* [Saved entries]:
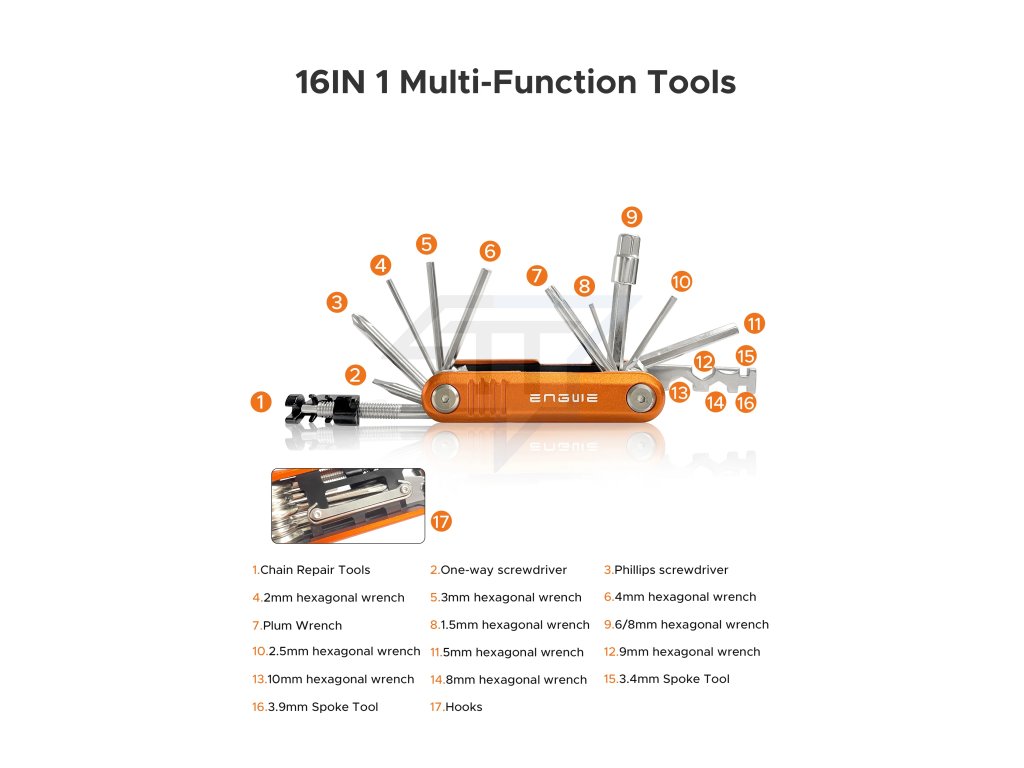 16IN 1 Multi-Function Tools

1 2 3 4 5 6 7 8 9 10 11 12 13 14 15 16

ENGWE

17

1.Chain Repair Tools
2.One-way screwdriver
3.Phillips screwdriver
4.2mm hexagonal wrench
5.3mm hexagonal wrench
6.4mm hexagonal wrench
7.Plum Wrench
8.1.5mm hexagonal wrench
9.6/8mm hexagonal wrench
10.2.5mm hexagonal wrench
11.5mm hexagonal wrench
12.9mm hexagonal wrench
13.10mm hexagonal wrench
14.8mm hexagonal wrench
15.3.4mm Spoke Tool
16.3.9mm Spoke Tool
17.Hooks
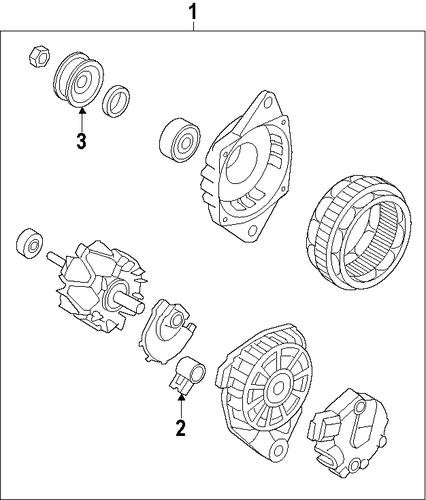 1
3
2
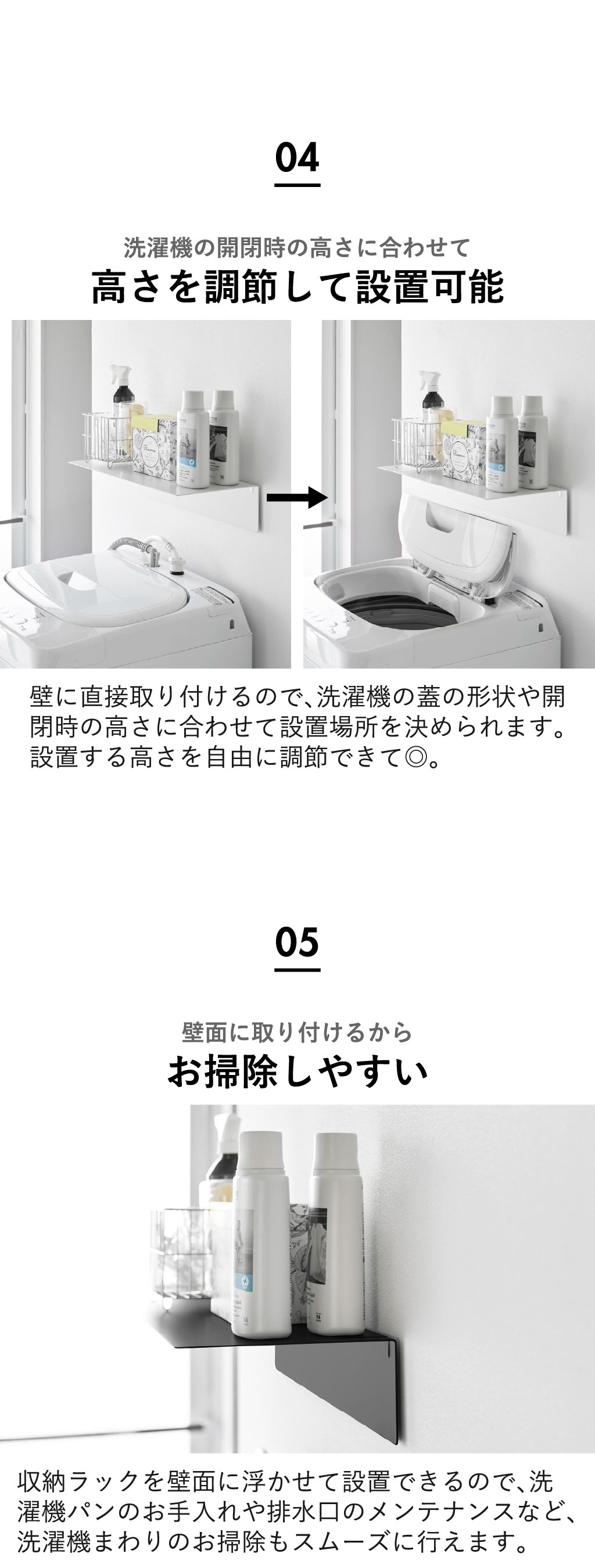 04

洗濯機の開閉時の高さに合わせて
高さを調節して設置可能

壁に直接取り付けるので、洗濯機の蓋の形状や開閉時の高さに合わせて設置場所を決められます。設置する高さを自由に調節できて◎。

05

壁面に取り付けるから
お掃除しやすい

収納ラックを壁面に浮かせて設置できるので、洗濯機パンのお手入れや排水口のメンテナンスなど、洗濯機まわりのお掃除もスムーズに行えます。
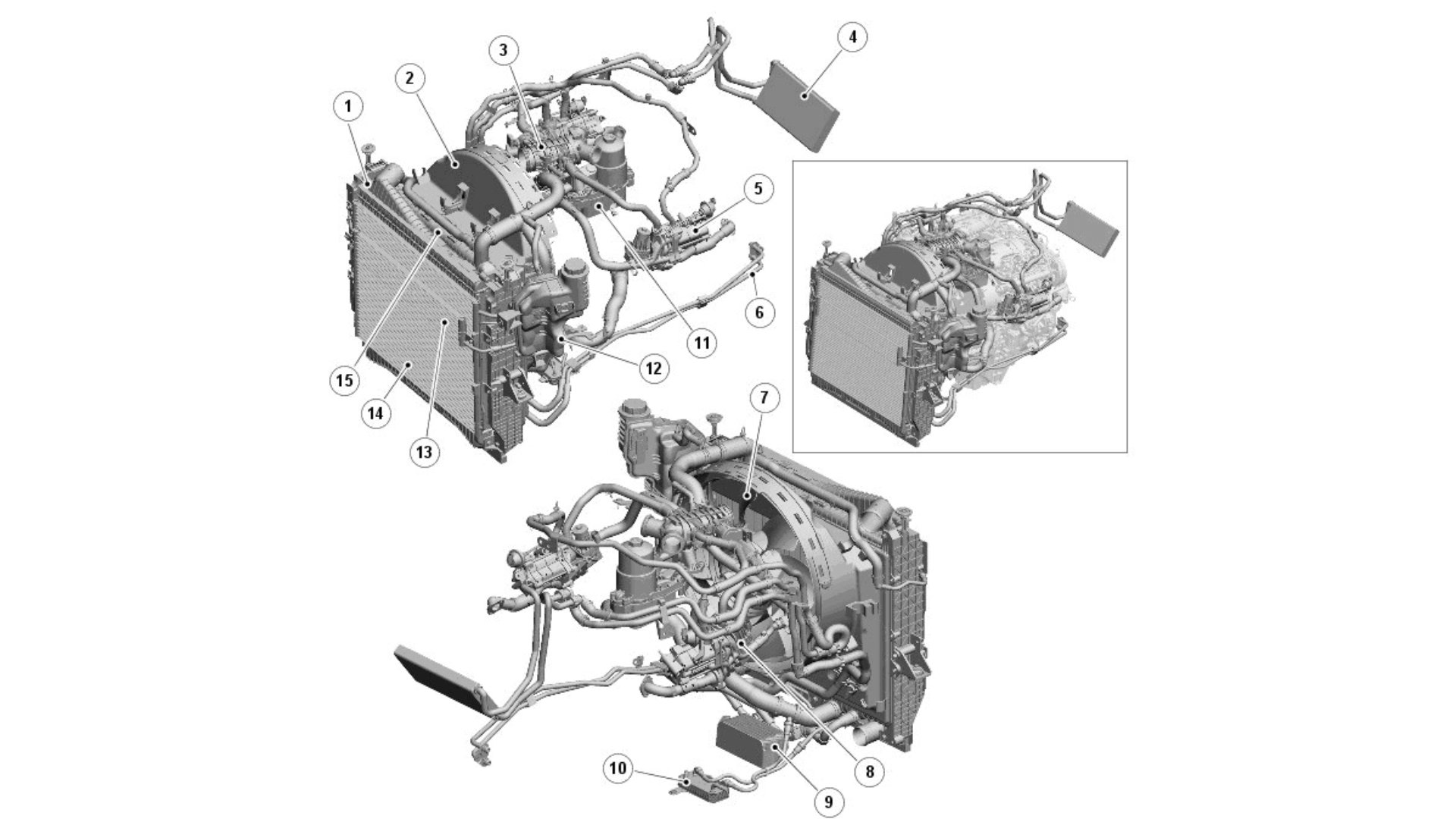 1
2
3
4
5
6
11
12
15
14
13
7
8
9
10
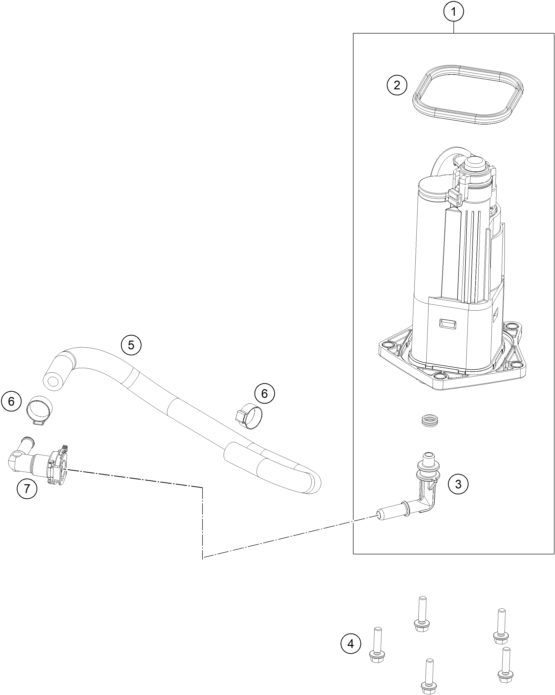 1
2
5
6
6
7
3
4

* [What you have to do]:
Reproduce the data in full. Do not carry over any picture.

* [Reply]:
 16IN 1 Multi-Function Tools

1 2 3 4 5 6 7 8 9 10 11 12 13 14 15 16

ENGWE

17

1.Chain Repair Tools
2.One-way screwdriver
3.Phillips screwdriver
4.2mm hexagonal wrench
5.3mm hexagonal wrench
6.4mm hexagonal wrench
7.Plum Wrench
8.1.5mm hexagonal wrench
9.6/8mm hexagonal wrench
10.2.5mm hexagonal wrench
11.5mm hexagonal wrench
12.9mm hexagonal wrench
13.10mm hexagonal wrench
14.8mm hexagonal wrench
15.3.4mm Spoke Tool
16.3.9mm Spoke Tool
17.Hooks
 1
3
2
 04

洗濯機の開閉時の高さに合わせて
高さを調節して設置可能

壁に直接取り付けるので、洗濯機の蓋の形状や開閉時の高さに合わせて設置場所を決められます。設置する高さを自由に調節できて◎。

05

壁面に取り付けるから
お掃除しやすい

収納ラックを壁面に浮かせて設置できるので、洗濯機パンのお手入れや排水口のメンテナンスなど、洗濯機まわりのお掃除もスムーズに行えます。
 1
2
3
4
5
6
11
12
15
14
13
7
8
9
10
 1
2
5
6
6
7
3
4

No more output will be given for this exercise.